Reading text:
============
Since the value-based state representations used in most programming languages do not inherently express any direct relationships within the state whatsoever, their associated modeling languages must. In the usual case this is done via functions or procedures, which are in effect predicates in a supplementary state representation--the program's dynamic calling stack and program counter, which can select or bypass predicated relations via conditionals. Having this implicit supplementary state is problematic for many reasons: It is a distinct state representation from the primary one (conditional code vs. stored values); it is implicit, which means there is no direct access to it (e.g., a function doesn't know its parents in the calling chain); and it is severely constrained by the temporal details of its implementation (sibling functions are evaluated in sequence rather than being simultaneously active). Code-as-data functional languages like Scheme improve on aspects of this, but don't ultimately escape the constraints of their value-based representations.
The predicate based state representation, in contrast, already expresses relationships within the state, so the task left to our modeling language is merely to express relationships amongst the relationships--whose states in turn are only true or false.
A typical example would be the universal truth: Less(A, B), Less(B, C) -> Less(A, C). Here "->" means "implies". We could directly support "implies" and similar rules in our model, but there is a simpler and more general solution which has many advantages: Similar in spirit to the relational database, we can make a table with columns representing relations, and rows enumerating the possibilities with cell values limited to true (T), false (F), and unknown (? -- which can also be seen as a shorthand for "either T or F"):

Less(A, B) Less(B, C) Less(A, C)

T T T

T F ?

F T ?

F F F

This table fully captures Less(A, B), Less(B, C) -> Less(A, C). But note that it also captures !Less(A, B), !Less(B, C) -> !Less(A, C), which would normally require another rule.
Believe it or not, because the state representation is so general, this is all we need to model just about anything. We could fluff it up with syntactic sugar (adding infix notation, compiling rules into tables, constants into states, and so on--see Programming in Syn) but let's explore the properties of the raw representation.
Model Structure
Note that the above table is nothing more than a recording of possible states. It can be populated by simply picking any three interfaces related by Less() and observing the true/false states of those relations over time. This is true of any such table--once the column names (relations) are assigned, we can pick any random set of interfaces that mutually participate in those relations and simply observe them over time, naively recording everything we see. If we want probabilities instead of just possibilities, we can keep counts of repeated rows. And since the resulting tables are empirical, it is safe to create tables from any random collection of relations without fear of introducing bugs or false information--in the worst case, the table fully populates (allowing all combinations) in which case it has no impact and can be thrown out. Many of the common algebraic rules and identities can be automatically inferred by this technique just by letting the system watch numbers go by.
============
Recorded information:
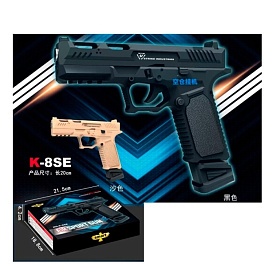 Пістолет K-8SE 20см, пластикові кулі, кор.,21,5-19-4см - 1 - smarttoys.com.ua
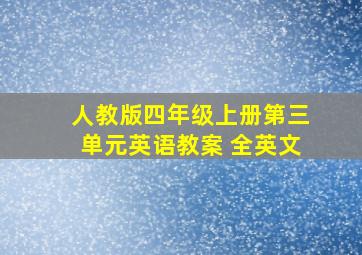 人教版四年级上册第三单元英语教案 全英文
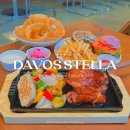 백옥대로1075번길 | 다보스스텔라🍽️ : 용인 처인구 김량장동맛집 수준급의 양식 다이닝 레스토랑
============
Activity:
Rewrite the text on state representation from "The predicate based" up to and including "C) Less(A, C)", putting "general rule" in place of "universal truth".

Task response:
The predicate based state representation, in contrast, already expresses relationships within the state, so the task left to our modeling language is merely to express relationships amongst the relationships--whose states in turn are only true or false.
A typical example would be the general rule: Less(A, B), Less(B, C) -> Less(A, C). Here "->" means "implies". We could directly support "implies" and similar rules in our model, but there is a simpler and more general solution which has many advantages: Similar in spirit to the relational database, we can make a table with columns representing relations, and rows enumerating the possibilities with cell values limited to true (T), false (F), and unknown (? -- which can also be seen as a shorthand for "either T or F"):

Less(A, B) Less(B, C) Less(A, C)